===== TEXT PROVIDED =====

If these were tramps, with one exception they were made so by circumstances.

Shall I picture my brave little friend and companion, who worked on hour after hour with a splitting headache caused by a sleepless night? She had to clean the officer's room thoroughly, and to scrub tables, forms, floor—everything in short, in the large day room and down the stairs, a big piece of work. Meanwhile the two married women scrubbed the big dormitory and the bath room. The Scotch woman was told off to wash, by her own request, and related gleefully how she managed to wash and dry some of her own clothing before the officer came and told her to "mind and wash nothing of her own." We were meanwhile growing dirtier, and in more need of a bath than the first night. One woman washed a pocket handkerchief and dried it on the steam-pipe. Nothing else was possible.

I was taken away after two hours' oakum picking and set to clean. While waiting for a bucket I saw a fire. Welcome sight. I dried my boots and warmed my feet, wet from the previous days' tramp. I was provided with materials, shown where to get water and set to clean, "Scrub, mind you," two lavatories, two w.c.'s, and a staircase with three landings and three flights of stairs. I was also to clean the paint in the lavatories, etc., and do the taps and the stair-rods. Of the latter task, however, I was relieved by a pauper woman, who said her work, of which she was thoroughly sick, was constantly to clean brasses. I like cleaning, and set to work with a will, only one soon comes to the end of one's strength after a restless night and an insufficient breakfast. I found I must moderate my speed or I should not last the day out. Men were doing a cistern in the downstairs lavatory, and kept passing and re-passing with dirty boots as fast as I cleaned. My taskmistress, after one inspection, left me alone to it. I fetched bucket after bucketful and completed my task to my own satisfaction, and hers apparently, by twelve o'clock. She was not unreasonable, but a little sharp. She sent me back to dinner in the tramp ward, and "hunger sauce" enabled me to finish the bread and cheese allotted, washed down by tea. We all brought out our husbanded treasures, and the kinder official let us have boiling water. The man in the office sneered at her and remonstrated, "You are soft!" "I can't help it," she replied. May God bless her, for it can hardly be imagined what a warm drink was to a thirsty soul, even without milk and with little sugar. We gave Grannie some, and all ate our frugal meal without repining and with thankful hearts. We were allowed an hour, and resting my head on the table I snatched a few moments of most badly-needed rest. Then it was time to work. I was taken to the House and given a new task, to wash out an office, the little Scotch woman dusted the board room and my room. All had to be ready before three. I finished to satisfaction in good time, being once rebuked for sitting to do the last piece of floor (I had been on my knees without a pad for hours), and once for not saying there was no coal in the coal-box. But these were gentle rebukes. I was now very tired and could hardly carry my bucket. I slopped the water a little; perhaps my taskmistress saw I was tired, at any rate, she laid on me nothing further, but sent me back to the ward.

===== EXCERPTED RECORDS =====

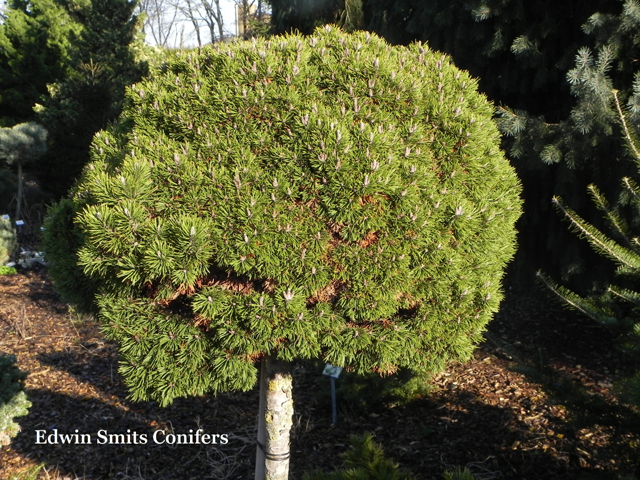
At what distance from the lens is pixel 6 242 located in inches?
322

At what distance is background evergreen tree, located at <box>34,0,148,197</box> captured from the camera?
10.1m

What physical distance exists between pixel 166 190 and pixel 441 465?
239 centimetres

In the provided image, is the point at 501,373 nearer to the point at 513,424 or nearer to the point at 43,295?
the point at 513,424

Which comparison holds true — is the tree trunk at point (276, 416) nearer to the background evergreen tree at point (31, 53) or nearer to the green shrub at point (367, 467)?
the green shrub at point (367, 467)

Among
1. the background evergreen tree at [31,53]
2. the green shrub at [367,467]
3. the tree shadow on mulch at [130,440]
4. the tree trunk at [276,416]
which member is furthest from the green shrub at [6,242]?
the green shrub at [367,467]

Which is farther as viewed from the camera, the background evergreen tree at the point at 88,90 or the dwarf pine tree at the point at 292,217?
the background evergreen tree at the point at 88,90

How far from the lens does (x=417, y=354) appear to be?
2.20m

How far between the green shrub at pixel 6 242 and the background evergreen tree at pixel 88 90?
1.81 meters

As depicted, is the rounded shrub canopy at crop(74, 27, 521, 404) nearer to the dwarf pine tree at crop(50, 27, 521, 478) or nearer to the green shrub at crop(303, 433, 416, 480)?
the dwarf pine tree at crop(50, 27, 521, 478)

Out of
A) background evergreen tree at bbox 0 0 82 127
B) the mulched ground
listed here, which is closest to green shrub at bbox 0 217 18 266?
the mulched ground

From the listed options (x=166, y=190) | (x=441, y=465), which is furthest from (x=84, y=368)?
(x=166, y=190)

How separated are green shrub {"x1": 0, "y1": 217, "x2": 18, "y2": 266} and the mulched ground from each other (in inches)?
141

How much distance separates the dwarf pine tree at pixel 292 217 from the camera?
188 centimetres

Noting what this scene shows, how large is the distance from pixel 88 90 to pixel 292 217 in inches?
376
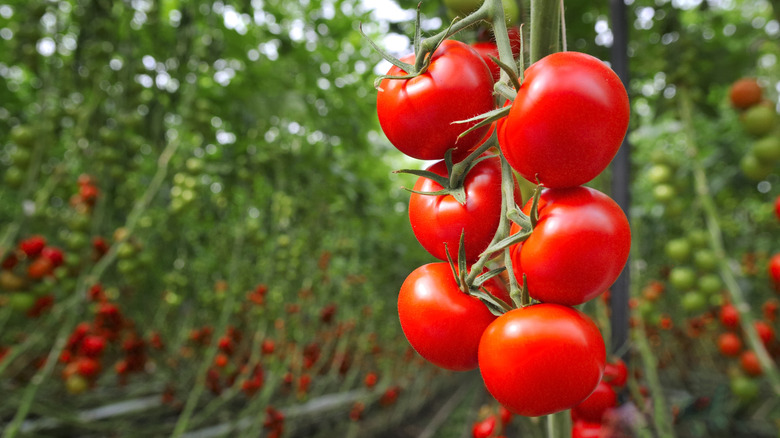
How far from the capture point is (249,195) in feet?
7.34

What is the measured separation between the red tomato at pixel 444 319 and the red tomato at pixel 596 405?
225 mm

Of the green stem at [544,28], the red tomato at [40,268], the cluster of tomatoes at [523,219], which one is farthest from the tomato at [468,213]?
the red tomato at [40,268]

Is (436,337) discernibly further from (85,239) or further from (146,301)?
(146,301)

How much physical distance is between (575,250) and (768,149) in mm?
1623

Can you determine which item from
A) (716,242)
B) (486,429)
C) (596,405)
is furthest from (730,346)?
(596,405)

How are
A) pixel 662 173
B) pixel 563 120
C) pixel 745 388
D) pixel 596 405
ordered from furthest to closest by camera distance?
pixel 662 173 → pixel 745 388 → pixel 596 405 → pixel 563 120

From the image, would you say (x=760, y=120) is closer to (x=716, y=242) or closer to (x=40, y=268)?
(x=716, y=242)

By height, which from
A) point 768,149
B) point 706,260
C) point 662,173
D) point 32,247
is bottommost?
point 706,260

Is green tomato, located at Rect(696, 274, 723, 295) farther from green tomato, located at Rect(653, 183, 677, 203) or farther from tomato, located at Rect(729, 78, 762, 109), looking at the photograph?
tomato, located at Rect(729, 78, 762, 109)

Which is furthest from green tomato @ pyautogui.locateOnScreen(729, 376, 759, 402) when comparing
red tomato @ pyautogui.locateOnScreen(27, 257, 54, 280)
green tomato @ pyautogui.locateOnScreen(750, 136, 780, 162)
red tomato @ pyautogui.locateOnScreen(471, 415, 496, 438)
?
red tomato @ pyautogui.locateOnScreen(27, 257, 54, 280)

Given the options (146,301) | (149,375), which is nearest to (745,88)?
(146,301)

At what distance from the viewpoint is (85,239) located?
1526mm

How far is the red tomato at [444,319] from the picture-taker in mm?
398

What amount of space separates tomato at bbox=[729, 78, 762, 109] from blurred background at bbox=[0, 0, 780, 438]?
48mm
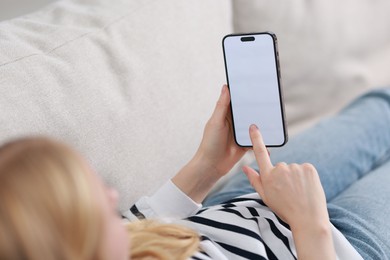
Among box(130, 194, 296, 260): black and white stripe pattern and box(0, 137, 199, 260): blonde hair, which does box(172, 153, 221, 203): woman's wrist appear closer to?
box(130, 194, 296, 260): black and white stripe pattern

=====

# [PROBLEM SET]
(a) From the workhouse account, extract the passage that begins at the words "Shall I picture" and stops after the words "else was possible.".
(b) Decide whether each statement agrees with the workhouse account. Answer yes or no for each and quote the words of the account that decide it.
(i) The Scotch woman was given the washing because she asked for it.
(ii) The narrator had finished the morning's cleaning by twelve o'clock.
(iii) The man in the office approved of the official giving the women boiling water.

# [RESPONSES TO THE EXERCISE]
(a)
Shall I picture my brave little friend and companion, who worked on hour after hour with a splitting headache caused by a sleepless night? She had to clean the officer's room thoroughly, and to scrub tables, forms, floor—everything in short, in the large day room and down the stairs, a big piece of work. Meanwhile the two married women scrubbed the big dormitory and the bath room. The Scotch woman was told off to wash, by her own request, and related gleefully how she managed to wash and dry some of her own clothing before the officer came and told her to "mind and wash nothing of her own." We were meanwhile growing dirtier, and in more need of a bath than the first night. One woman washed a pocket handkerchief and dried it on the steam-pipe. Nothing else was possible.

(b)
(i) Yes: "The Scotch woman was told off to wash, by her own request"
(ii) Yes: "completed my task to my own satisfaction, and hers apparently, by twelve o'clock"
(iii) No: "The man in the office sneered at her and remonstrated, "You are soft!""